First‐Principle Study of Bandgap Engineering and Optical Properties of Monolayer WSe<sub>2</sub> in Second Near‐Infrared Windows
Ruoli Zhao, Ling Liu, Jiahui Pei, Changlong Liu, Tianyu Liu, Xiaodong Zhang
Abstract
Abstract Fluorescence imaging in the second near‐infrared II (NIR‐II) window is opening up new possibilities in bioimaging due to its low scattering rate within the tissue. The integration of 2D materials with NIR‐II fluorescence will enable the development of multifunctional imaging probes. However, there are very few 2D materials that can fluoresce in the NIR‐II range.

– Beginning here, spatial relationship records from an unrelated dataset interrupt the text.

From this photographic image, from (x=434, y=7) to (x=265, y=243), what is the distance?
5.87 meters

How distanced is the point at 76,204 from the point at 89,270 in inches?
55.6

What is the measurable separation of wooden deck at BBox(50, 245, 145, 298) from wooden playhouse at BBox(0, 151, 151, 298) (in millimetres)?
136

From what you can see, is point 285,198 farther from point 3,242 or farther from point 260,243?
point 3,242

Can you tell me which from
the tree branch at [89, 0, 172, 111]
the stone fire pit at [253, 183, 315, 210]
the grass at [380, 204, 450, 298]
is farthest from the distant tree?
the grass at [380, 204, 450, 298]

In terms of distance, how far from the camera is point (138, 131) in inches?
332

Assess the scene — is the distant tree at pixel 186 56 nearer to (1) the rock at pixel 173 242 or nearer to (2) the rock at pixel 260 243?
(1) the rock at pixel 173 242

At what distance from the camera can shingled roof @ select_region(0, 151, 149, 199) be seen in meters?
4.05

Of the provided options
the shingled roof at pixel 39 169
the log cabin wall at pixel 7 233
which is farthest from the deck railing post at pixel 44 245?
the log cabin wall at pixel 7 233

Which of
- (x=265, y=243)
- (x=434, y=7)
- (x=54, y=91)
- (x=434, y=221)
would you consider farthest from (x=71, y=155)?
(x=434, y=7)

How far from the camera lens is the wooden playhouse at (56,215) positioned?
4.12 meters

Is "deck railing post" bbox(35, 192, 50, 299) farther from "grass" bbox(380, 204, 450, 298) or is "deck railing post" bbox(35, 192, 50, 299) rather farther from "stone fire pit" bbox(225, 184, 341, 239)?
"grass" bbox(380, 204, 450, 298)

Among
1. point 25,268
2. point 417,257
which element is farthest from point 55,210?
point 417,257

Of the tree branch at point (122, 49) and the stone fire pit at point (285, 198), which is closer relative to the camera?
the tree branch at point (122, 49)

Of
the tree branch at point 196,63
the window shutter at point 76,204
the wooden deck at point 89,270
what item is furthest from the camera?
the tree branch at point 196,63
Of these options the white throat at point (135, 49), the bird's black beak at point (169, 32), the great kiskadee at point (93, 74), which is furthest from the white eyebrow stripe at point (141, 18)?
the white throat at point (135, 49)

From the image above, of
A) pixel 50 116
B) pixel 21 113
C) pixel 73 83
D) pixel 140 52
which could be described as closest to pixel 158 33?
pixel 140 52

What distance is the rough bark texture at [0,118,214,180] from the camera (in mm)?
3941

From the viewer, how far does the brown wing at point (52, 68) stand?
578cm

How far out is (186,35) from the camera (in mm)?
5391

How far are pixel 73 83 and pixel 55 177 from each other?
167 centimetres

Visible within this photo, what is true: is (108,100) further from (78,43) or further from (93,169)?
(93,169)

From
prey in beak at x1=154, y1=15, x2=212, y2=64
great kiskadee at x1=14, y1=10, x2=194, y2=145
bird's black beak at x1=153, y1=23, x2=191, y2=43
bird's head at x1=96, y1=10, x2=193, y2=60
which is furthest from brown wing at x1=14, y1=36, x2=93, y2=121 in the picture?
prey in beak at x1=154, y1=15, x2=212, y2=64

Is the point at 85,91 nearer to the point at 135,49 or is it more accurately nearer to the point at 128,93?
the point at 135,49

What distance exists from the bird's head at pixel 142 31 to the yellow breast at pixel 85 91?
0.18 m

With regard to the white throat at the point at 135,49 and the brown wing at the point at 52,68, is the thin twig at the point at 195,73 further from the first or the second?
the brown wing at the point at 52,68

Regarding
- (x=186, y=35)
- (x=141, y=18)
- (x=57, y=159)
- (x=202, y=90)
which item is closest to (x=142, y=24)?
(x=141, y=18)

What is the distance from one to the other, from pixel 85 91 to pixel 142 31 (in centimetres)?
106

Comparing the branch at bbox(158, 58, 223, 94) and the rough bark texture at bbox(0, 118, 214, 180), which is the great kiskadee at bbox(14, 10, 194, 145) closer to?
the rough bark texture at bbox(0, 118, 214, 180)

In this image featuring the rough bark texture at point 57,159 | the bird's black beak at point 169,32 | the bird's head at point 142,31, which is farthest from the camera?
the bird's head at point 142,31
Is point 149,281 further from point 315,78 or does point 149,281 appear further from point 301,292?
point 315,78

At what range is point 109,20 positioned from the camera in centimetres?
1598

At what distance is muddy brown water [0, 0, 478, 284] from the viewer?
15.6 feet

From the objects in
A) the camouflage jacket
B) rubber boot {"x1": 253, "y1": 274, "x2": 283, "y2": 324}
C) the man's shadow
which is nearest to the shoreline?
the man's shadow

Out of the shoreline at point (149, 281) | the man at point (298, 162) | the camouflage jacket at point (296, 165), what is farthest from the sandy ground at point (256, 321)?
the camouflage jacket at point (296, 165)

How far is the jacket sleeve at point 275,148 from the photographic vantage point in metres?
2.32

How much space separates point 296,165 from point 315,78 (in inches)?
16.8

Monolayer WSe 2 is a potential 2D material, but its photoluminescence (PL) around 790 nm is still far from the NIR‐II range due to its bandgap of 1.54 eV. In this study, it is investigated the electronic structures, dielectric functions, and PL spectra for Te, I, and Cr‐doped monolayer WSe 2 , as well as W and S vacant monolayer WSe 2 . Most of the defected monolayer WSe 2 remain semiconductors, except for a few configurations exhibiting metallic properties after making vacancies. Among the monolayer WSe 2 under investigation, the Cr‐doped WSe 2 performs the best, exhibiting a strong PL peak in NIR‐II with a decreased bandgap around 1.0 eV. As increasing Cr concentration, the peak shifts further toward the red end of the spectrum due to an enhancement of p–d transition. The results provide a useful guideline for material synthesis applied in NIR‐II bioimaging and other biophysics.